Так Лютер смог выступить со свои собственным умом и толкованием Библии против целого мира. Именно убеждение в познании истины позволило ему вступить в дискуссию с властью и церковью. 

…Мартин Лютер имел свой, несвойственный для многих, подход к делам, о чем свидетельствует, например, такая вот запись: «Сегодня у меня будет больше дел, чем обычно, поэтому я должен еще больше времени уделить молитве». И те, кто видел радостное лицо Мартина, слышал его лекции, понимали, что Бог для него — не абстракция. И это было заразительно. В нем видели своего вождя не только простолюдины, — ему покровительствовали могущественные немецкие аристократы, а курфюрст Фридрих Саксонский, пригласивший Лютера в свой Виттенбергский университет, был самым влиятельным князем в Германии. Если бы не поддержка многочисленных друзей и сторонников, восставший монах после суда в Вормсе был бы сожжен. От этого его уберегло добровольное заточение в Ватербургском замке, во время которого Мартин воплотил свою заветную мечту — перевел Новый Завет на немецкий.

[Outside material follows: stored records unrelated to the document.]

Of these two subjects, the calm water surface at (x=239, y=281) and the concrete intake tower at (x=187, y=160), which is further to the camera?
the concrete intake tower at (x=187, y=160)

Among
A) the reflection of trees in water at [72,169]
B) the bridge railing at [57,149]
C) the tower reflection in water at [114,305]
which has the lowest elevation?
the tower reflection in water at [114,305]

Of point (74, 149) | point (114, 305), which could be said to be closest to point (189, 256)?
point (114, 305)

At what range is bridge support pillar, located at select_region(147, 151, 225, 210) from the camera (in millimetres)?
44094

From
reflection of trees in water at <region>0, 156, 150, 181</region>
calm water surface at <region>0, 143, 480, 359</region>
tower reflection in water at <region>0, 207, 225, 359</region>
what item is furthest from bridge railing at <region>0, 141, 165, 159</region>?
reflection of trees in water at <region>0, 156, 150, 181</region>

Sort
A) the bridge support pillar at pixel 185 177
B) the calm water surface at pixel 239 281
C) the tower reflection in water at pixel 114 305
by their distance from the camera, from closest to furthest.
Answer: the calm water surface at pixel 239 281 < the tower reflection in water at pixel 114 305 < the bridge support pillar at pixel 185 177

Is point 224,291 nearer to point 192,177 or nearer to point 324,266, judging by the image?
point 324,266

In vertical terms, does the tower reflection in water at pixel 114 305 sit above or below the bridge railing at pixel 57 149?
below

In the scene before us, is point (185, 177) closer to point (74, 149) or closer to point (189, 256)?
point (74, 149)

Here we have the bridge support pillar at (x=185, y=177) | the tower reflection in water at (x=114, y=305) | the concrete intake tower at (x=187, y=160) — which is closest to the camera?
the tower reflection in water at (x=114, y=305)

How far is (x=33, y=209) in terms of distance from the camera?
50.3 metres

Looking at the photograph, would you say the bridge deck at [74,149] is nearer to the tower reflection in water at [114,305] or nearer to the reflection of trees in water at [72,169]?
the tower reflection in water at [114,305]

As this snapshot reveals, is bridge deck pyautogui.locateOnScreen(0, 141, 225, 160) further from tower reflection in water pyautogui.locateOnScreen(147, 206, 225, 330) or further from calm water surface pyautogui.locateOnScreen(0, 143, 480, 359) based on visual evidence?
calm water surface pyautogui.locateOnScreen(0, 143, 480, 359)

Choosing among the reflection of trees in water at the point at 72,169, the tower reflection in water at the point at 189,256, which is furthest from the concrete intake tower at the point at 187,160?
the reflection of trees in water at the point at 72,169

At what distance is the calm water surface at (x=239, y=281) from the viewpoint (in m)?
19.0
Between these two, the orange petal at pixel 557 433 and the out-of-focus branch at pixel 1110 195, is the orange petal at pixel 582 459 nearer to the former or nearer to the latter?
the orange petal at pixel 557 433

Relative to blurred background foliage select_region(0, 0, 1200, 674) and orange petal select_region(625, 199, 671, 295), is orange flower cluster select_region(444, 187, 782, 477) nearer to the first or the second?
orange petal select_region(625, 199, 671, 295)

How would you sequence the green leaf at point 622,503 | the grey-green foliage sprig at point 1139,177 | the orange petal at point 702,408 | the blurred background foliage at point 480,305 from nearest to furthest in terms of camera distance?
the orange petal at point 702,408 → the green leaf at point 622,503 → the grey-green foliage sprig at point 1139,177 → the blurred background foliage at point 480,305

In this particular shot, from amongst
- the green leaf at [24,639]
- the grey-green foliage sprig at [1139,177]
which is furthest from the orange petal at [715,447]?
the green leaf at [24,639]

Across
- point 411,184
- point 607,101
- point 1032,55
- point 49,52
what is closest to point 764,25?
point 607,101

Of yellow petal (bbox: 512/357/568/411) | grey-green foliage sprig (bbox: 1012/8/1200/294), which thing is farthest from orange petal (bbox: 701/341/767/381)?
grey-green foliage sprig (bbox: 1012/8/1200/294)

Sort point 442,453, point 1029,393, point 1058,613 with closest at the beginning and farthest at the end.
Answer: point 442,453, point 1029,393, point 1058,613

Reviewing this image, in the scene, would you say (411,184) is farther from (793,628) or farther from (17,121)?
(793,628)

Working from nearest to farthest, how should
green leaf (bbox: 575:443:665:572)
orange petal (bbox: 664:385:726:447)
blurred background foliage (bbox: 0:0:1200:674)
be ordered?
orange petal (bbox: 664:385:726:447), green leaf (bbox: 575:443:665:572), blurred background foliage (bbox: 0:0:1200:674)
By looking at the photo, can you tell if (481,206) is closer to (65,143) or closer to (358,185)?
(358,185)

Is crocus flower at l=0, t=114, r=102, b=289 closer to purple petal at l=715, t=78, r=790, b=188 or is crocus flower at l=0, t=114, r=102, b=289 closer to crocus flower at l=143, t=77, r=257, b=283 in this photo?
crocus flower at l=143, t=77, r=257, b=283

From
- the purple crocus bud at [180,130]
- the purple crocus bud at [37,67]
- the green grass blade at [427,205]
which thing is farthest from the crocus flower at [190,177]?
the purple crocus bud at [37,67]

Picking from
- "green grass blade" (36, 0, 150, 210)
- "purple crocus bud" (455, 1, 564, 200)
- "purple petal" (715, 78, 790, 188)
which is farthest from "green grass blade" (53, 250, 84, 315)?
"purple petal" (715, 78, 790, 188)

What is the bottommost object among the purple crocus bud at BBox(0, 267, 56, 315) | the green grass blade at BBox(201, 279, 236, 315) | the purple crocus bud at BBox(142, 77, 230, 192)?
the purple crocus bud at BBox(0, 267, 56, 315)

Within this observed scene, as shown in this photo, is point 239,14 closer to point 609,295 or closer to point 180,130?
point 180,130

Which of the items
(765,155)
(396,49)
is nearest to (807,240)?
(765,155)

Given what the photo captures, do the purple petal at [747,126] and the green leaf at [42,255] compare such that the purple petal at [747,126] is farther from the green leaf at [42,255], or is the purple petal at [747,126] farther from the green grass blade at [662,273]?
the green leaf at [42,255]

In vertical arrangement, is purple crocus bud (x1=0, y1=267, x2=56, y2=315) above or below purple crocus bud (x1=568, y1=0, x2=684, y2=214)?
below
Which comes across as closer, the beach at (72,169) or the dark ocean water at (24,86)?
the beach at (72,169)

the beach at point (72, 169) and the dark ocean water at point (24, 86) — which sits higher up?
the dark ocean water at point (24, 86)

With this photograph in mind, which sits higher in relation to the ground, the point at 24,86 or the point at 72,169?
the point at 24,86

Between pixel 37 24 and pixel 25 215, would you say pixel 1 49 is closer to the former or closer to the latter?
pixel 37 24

Но скрываться долго было невозможно: новое движение превращалось в разбушевавшуюся стихию. Вскоре Лютер понял, что, обнародовав свои тезисы, он положил начало движению, которое повлечет создание церкви нового типа. Какое-то время Лютер еще надеялся, что Папа и епископы признают его правоту и сами исправят недостатки в существующей церкви. Но со временем стало ясно, что этого не случится.

Европа раскололась на два лагеря. Отмежевавшись от крестьянского бунта 1524-1526 гг., Мартин сосредоточил все свое внимание на церковной реформе. Так появились новые «протестантские» деноминации: в Германии — лютеране, в Швейцарии — кальвинисты, в Шотландии — пресвитериане, в Англии — церковь нового типа. В Германии даже некоторые католические церкви начали проводить богослужение на немецком языке.

Библия была полностью переведена на немецкий и напечатана, причем расходилась она быстрее, чем печаталась. Гимны, сочиненные Лютером, пела вся страна. Вдохновитель Реформации продолжал отстаивать право людей на свободу выражать свои взгляды и поклоняться Богу так, как они находят это нужным.

Семейное счастье улыбнулось Лютеру на пятом десятке. Его супругой стала бывшая монахиня Катрин фон Бера, которая подарила ему шестерых детей. Их дом был всегда полон друзей и студентов. Лютер по-прежнему оставался деятельным, остроумным, несмотря на частые периоды безденежья и уныния. И, когда ему было за шестьдесят, успокоился от трудов земных в любимом Виттенберге.

Этот мир страшен. Кто это понял, плохо спит. Блаженно неведение, но познание — дороже. Кто знает истину, может вмешиваться в болезненную историю человечества. Судите сами. Но мир вам.